To paraphrase former Secretary of Defense Donald Rumsfeld, "You don't collect taxes with the law you wish you had, you collect taxes with the law Congress hands you." If you and your tax lawyer think the Internal Revenue Code is more complex than it either should or needs to be, at least you only deal with it once a year. IRS employees have to deal with it many times every day.

I used to have to deal with the requirements of sections 501(c)(3) and 501(c)(4) when chair of the National Citizens Committee for Broadcasting. Both are made up of pretty fluffy stuff for even the most honorable among us. For those who wouldn't qualify for membership in that tiny group, the Code offers a great many temptations.

If the IRS doesn't have enough employees to thoroughly investigate every tax return, or request for special status, how can they decide where to put their limited resources?

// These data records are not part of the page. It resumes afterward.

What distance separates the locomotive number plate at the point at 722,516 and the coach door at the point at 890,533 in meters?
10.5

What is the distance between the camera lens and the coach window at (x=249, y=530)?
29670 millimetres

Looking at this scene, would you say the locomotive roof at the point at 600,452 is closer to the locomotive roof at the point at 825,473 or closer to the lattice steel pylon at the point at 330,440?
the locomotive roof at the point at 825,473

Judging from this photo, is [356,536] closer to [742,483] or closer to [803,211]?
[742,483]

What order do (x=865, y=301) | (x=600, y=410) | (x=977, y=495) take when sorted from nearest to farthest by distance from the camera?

The same way every other institution does. Doctors on the battlefield, or in an overcrowded hospital emergency room, use something called triage, separating the sick and injured into three groups: those who will die no matter what treatment they receive, those who will live regardless of how long their treatment is postponed, and those who will live if treated promptly and die if they are not. They are not "targeting" the last group; they are simply engaged in rational prioritizing. The management guru Peter Drucker would point out to some businesses that they were spending 90 percent of their sales force's efforts generating 10 percent of their gross sales, and 10 percent of their effort on the customers producing 90 percent. He didn't suggest they "target" those producing 90 percent, just give them a little more tender loving care. If a company is concerned that its sales force's travel expenses have been increasing too rapidly, it may chose to first focus on those employees who are the 5 percent top outliers. As we've recently learned, roughly one-quarter of the nation's 607,000 bridges need attention -- 66,749 are structurally deficient, 84,748 are functionally obsolete. We've been putting this off for at least a half-century. Now that we're going to do something about it, and we can't fix or replace all of them in a year or two, wouldn't a similar kind of prioritizing and focus be a good idea?

That's what IRS employees have to do every day. That's what I think, based on what I've read, they did here. If an increasing number of taxpayers are claiming that they are entitled to a business deduction for the portion of their living quarters in which they are "working on their business," that might call for a little more attention being devoted to taxpayers making that claim. Given the way Congress wrote the law, "more attention" might require a lot of questions the taxpayers consider unduly intrusive. The same would be true of businesses claiming expenses as non-taxable "business expenses" when the items look more like monkey business.

Whether an organization wants to offer its donors a tax deduction for contributions (501(c)(3)) or simply not have to pay taxes on its income or disclose the names of donors (501(c)(4)) each is a request to the IRS for special treatment resulting in less tax revenue for the government. And the answers, under the law, may well turn on who is doing what, and how much of it, and what can fairly be called "political" activity. The only way to find out what is necessary to make such judgments is to ask a lot of questions. That's not the IRS employees' fault. They are just doing their job. It's Congress' fault for not making more precisely clear what their standards are. And it seems to me that, like a doctor doing triage, with all the changes in corporations becoming people, the restraints off on anonymous million-dollar donations, and the new grassroots organizations on the left and right, it was a perfectly sensible thing for the IRS to do to give some attention to possible abuses.

It will be awhile before at least I have any confidence in answering the question of whether these IRS employees were "Playing Politics or Just Doing Their Job." And until we do know the answer it seems to me the less tearing down of Americans' confidence in their IRS, the better.